Moving across a country as large as the United States is a hard thing, especially when you carry the accumulated possessions of a lifetime. We are being relocated, so we have the luxury of having a van company to handle the task of actually getting stuff from New Jersey or Oregon. What isn’t factored into that, however, is the reality that just the packing alone is a huge job. Literally everything we sent has to be in some container, with the exception of furniture. Even then, every piece is individually wrapped in a mover’s blanket before it is put on the truck.
It’s surprising how much stuff we had. We probably exceeded the estimate of our stuff by a thousand pounds, according to the movers. And we didn’t actually move everything, as we discovered the next day when we turned over the apartment. It’s one of those ah-ha moments when you realize that there’s only enough room in the car for all the left-over possessions, pets and cleaning supplies if one of us remains behind. So we went through another round of throwing out perfectly useful stuff that’s simply too expensive to ship, too cheep to replace, or just plain necessary to sacrifice to the greater good of finally getting on the road.
I’d like to be able to say that this was the last such session, but the true is that we went through another one today as we were doing the final packing for our cross-country drive.

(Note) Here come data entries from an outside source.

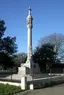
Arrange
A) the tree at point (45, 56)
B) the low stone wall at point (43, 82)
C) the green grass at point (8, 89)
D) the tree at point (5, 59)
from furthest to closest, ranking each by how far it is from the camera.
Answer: the tree at point (45, 56) < the tree at point (5, 59) < the low stone wall at point (43, 82) < the green grass at point (8, 89)

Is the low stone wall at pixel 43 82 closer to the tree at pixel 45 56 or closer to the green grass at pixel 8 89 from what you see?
the green grass at pixel 8 89

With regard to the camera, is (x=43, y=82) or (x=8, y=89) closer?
Answer: (x=8, y=89)

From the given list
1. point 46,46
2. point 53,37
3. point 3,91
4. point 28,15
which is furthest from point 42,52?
point 3,91

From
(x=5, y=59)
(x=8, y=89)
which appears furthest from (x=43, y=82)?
(x=5, y=59)

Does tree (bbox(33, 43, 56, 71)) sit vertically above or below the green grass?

The truth is, pillows are cheaper to purchase than to ship, and, well, the hotels will have them for us each night. And we can’t possibly take enough food for the trip, so it’s better to just suck it up and buy what we need along the way. I understand now why the early pioneers littered the westward trails with discarded possessions; I’m pretty sure we will be making another trip to the dumpster at some point.
But after all of this, we are finally on the road … briefly. The other thing we didn’t count on was the shear exhaustion, both the physical tiredness that comes from all of the activity around our departure, but also the emotional drain of so many goodbyes. I’m tired of fighting tears (largely unsuccessfully.) I’m leaving behind friends I’ve never fully appreciated, people who have fought for me when I had given up on myself. I’m leaving behind my mom, who has done so much beyond what any son should reasonably expect from a parent. I’m leaving behind most of my kids, and even though all but one of them are adults now, it still hurts like hot iron on skin.
I believe there’s an adventure behind all this, just waiting to unfold. But, to be honest, it doesn’t feel like an adventure. It feels like a really long drive, and I’m only three hours from home so far.